今までに、科学者は基本的な論理機能を実行できる数十の論理ゲートを含むDNAベースの回路を作成していますが、複雑な数学的計算をすることはできません。
最近、ロチェスター大学の研究者はテストチューブ内のDNA鎖から、最大900までの平方根(整数のみ)を計算できるコンピューターを開発しました。
これは、1、4、9、16、25、36、49…784、841、900の平方根を見つけることができることを意味します。DNAの配列を設計し、DNA鎖置換反応をプログラミングすることによってできます。
3つの分子ビルディングブロック
DNA鎖の変位を利用した10ビットの平方根論理回路を実現するために、研究チームは3つの分子ビルディングブロックを開発しました。

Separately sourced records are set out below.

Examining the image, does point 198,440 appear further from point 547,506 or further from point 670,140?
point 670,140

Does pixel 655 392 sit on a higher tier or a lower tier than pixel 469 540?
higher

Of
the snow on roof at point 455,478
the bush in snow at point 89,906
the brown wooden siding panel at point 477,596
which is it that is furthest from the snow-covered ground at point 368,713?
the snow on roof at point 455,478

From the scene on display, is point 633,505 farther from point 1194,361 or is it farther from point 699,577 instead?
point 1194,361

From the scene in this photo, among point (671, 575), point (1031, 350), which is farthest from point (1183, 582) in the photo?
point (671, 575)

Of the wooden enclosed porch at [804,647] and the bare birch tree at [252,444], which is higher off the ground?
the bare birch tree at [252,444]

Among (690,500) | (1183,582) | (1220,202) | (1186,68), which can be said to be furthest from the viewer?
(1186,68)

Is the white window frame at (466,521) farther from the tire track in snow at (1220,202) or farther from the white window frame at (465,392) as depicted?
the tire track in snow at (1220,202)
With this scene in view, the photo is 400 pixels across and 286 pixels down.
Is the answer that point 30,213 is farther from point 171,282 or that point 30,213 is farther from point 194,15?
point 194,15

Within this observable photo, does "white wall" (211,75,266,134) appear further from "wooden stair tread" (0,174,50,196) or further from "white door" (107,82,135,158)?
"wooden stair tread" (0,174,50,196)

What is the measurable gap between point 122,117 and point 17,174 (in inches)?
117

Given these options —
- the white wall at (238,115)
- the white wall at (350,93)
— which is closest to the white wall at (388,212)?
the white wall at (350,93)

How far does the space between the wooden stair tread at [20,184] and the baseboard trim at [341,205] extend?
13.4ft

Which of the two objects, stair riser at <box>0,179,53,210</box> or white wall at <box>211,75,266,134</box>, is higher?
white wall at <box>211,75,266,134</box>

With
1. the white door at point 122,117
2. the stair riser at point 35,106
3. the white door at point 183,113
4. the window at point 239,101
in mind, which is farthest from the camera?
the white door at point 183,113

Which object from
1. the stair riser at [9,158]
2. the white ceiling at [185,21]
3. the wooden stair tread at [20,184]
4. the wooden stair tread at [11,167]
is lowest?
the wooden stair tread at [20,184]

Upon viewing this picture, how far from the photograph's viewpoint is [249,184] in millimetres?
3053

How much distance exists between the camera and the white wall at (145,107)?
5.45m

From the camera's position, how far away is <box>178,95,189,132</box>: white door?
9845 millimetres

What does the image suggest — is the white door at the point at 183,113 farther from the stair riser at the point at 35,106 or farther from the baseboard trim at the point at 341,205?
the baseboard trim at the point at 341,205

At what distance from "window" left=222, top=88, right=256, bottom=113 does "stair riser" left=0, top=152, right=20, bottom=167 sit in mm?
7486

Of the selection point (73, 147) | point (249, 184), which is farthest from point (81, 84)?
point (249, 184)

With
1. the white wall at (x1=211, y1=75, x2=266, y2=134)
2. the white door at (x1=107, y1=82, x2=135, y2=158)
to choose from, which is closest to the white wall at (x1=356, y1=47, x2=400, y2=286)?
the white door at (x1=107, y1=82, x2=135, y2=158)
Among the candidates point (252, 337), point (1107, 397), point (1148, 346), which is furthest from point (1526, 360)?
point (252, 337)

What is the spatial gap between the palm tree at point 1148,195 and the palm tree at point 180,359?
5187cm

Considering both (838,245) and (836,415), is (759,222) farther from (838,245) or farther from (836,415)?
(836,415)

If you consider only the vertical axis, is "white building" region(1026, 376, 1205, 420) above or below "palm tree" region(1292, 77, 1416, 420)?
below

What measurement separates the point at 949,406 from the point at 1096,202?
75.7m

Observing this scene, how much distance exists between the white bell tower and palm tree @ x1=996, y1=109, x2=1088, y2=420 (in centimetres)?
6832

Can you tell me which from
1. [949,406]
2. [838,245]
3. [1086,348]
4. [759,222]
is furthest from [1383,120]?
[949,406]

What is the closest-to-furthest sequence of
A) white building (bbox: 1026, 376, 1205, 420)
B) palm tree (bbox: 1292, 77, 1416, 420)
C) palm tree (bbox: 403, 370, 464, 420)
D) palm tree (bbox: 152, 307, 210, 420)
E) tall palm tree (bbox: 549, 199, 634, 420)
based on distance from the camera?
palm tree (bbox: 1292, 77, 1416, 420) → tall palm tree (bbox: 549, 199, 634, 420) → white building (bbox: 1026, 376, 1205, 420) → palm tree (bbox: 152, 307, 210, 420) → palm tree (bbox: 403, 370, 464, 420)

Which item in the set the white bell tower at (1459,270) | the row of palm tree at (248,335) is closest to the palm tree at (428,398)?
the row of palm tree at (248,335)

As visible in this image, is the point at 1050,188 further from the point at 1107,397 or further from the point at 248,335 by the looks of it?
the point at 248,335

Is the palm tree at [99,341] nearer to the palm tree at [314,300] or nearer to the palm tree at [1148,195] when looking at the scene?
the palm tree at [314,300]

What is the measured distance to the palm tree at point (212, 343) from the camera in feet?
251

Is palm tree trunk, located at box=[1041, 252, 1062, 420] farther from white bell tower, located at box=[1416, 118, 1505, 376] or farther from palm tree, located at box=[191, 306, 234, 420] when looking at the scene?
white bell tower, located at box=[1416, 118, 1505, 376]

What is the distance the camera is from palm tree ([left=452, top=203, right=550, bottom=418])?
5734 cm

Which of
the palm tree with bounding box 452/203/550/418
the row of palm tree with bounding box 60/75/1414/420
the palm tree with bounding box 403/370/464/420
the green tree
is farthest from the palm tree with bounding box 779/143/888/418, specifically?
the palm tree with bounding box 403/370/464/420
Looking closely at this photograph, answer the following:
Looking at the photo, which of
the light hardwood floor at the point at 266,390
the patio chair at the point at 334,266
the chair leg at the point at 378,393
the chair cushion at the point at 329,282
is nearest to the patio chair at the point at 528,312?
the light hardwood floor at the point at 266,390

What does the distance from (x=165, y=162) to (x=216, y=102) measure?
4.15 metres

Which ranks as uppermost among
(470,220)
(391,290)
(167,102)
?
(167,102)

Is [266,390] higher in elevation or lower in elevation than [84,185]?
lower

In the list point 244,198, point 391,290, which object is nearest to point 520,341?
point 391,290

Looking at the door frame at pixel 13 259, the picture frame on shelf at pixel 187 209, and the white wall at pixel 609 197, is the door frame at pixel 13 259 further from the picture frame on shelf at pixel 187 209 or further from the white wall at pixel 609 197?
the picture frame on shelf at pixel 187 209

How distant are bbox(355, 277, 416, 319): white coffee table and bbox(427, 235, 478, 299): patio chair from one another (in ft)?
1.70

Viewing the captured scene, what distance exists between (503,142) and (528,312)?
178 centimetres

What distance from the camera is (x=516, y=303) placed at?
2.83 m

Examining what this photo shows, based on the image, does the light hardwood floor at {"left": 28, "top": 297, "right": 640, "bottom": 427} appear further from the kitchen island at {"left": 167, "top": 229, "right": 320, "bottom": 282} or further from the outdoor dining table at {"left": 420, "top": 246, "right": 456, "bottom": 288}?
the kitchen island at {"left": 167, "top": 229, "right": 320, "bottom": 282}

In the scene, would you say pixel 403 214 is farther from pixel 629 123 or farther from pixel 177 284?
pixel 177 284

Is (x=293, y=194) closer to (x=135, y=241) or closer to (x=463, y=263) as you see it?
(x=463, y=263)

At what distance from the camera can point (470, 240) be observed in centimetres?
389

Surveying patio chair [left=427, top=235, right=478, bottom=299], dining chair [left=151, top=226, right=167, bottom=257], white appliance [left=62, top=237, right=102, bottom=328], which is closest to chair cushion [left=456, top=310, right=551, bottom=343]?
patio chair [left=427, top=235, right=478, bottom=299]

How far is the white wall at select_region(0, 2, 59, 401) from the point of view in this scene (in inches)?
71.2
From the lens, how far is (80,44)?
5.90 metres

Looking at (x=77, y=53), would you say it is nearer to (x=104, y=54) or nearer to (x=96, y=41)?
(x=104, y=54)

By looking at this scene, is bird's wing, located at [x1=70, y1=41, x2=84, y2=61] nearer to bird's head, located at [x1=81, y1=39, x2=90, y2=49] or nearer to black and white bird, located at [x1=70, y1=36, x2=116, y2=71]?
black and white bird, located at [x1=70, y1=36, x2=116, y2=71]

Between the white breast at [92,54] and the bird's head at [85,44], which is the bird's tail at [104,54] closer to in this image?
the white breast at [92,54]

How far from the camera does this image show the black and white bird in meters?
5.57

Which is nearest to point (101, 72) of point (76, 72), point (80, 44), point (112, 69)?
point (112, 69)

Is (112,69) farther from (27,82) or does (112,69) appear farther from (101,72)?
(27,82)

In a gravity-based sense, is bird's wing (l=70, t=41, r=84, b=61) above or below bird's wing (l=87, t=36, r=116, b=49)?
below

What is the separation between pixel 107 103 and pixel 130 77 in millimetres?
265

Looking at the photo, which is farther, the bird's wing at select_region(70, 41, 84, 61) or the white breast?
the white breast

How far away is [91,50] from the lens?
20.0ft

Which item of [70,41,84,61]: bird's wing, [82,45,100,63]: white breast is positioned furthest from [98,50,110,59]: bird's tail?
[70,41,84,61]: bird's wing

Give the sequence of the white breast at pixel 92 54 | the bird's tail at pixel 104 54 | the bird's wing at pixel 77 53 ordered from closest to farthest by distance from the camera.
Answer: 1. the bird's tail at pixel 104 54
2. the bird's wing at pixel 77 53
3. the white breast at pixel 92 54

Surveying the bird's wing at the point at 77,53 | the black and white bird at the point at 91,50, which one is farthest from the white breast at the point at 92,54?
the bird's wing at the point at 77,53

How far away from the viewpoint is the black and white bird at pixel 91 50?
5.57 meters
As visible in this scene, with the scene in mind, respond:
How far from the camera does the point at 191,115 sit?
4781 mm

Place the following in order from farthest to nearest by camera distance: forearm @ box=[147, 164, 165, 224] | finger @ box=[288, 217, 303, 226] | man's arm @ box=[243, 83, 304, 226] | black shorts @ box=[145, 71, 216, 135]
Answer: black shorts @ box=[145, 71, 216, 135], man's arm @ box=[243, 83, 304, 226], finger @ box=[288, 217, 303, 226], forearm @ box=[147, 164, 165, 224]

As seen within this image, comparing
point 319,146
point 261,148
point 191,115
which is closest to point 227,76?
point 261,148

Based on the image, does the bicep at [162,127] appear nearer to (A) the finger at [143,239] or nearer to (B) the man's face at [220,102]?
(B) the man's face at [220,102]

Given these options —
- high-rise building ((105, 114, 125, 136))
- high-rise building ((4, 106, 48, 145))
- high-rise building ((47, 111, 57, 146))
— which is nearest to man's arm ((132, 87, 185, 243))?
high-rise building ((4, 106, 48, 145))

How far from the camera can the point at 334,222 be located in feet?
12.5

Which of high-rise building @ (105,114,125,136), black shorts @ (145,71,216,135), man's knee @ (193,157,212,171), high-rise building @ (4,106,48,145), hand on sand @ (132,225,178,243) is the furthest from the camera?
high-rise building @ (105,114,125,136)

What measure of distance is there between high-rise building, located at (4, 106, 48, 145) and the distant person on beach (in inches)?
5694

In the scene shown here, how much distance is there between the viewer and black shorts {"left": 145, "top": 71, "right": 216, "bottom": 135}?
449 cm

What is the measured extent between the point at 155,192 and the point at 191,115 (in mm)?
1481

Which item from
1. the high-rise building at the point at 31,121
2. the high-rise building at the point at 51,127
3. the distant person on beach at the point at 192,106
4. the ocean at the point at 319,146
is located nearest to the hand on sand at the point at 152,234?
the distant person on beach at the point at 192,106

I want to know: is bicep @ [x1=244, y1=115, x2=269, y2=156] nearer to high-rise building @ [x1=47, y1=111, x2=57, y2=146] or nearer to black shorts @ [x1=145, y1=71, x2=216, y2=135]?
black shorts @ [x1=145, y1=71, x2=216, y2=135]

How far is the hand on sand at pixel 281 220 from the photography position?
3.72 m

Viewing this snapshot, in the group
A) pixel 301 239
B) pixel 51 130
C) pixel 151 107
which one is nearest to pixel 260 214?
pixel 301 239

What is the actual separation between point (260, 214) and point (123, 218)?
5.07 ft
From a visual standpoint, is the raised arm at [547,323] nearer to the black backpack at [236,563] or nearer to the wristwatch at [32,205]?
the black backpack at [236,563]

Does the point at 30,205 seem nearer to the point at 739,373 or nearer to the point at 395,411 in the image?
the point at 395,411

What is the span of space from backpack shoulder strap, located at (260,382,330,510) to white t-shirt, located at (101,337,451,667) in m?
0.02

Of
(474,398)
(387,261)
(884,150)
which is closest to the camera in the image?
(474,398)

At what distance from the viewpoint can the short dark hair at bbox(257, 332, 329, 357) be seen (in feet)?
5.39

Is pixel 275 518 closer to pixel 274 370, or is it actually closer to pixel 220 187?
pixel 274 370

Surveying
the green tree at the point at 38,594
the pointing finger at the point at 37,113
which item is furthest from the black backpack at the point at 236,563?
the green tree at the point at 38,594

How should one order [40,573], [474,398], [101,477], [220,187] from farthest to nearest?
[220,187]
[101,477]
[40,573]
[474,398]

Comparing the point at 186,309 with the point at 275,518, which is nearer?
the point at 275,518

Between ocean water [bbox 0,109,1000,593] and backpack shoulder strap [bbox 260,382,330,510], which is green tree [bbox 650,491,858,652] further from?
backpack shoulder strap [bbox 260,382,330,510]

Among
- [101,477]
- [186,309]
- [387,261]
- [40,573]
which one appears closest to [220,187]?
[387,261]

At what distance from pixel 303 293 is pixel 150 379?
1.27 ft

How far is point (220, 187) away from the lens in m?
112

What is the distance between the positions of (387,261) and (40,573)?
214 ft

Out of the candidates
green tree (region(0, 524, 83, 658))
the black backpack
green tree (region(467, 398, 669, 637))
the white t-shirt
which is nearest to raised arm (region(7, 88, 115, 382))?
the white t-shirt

1)認知するためのモジュール:入力は、1つまたは2つの特定のDNAナノ指標を認識するようにエンコードされます。つまり、10個のビルディングブロックの組み合わせを使用して、数字がDNAにエンコードされます。異なる組み合わせは、蛍光信号に関連付けられた異なる番号を表します。
2)バイオコンピューティングモジュール:10ビットの平方根は、異なる入力の組み合わせと反応プラットフォーム間のハイブリダイゼーション反応を使用して実現されます。 蛍光信号を変化させ、元の数値の平方根が色から抽出されます。
3)定義するためのモジュール:このモジュールは、10ビット平方根論理回路の実現をするために、蛍光信号による出力のしきい値を設定するために必要です。
出力フィードバックを介して入力信号を最適化することも可能です。これにより、より複雑な論理演算のパフォーマンスができます。
次に目指すもの
このDNAコンピュータは、DNAのユニークな構造的プログラミングと強力なデータベースを基礎として、将来的には複雑な計算回路と新しい機能デバイスの開発に使用できるでしょう。
研究チームは、同じ手法を用いてアナログまたはデジタル信号をシミュレートし、単に整数の平方根を計算するのではなく、より複雑な平方根計算を目指します。
全体として、この研究は、生物工学およびバイオテクノロジーにおける応用です。研究者は大規模なデータ処理と複雑な計算の必要性のために、最終的にはDNAコンピュータがシリコンベースのコンピュータに取って代わると考えています。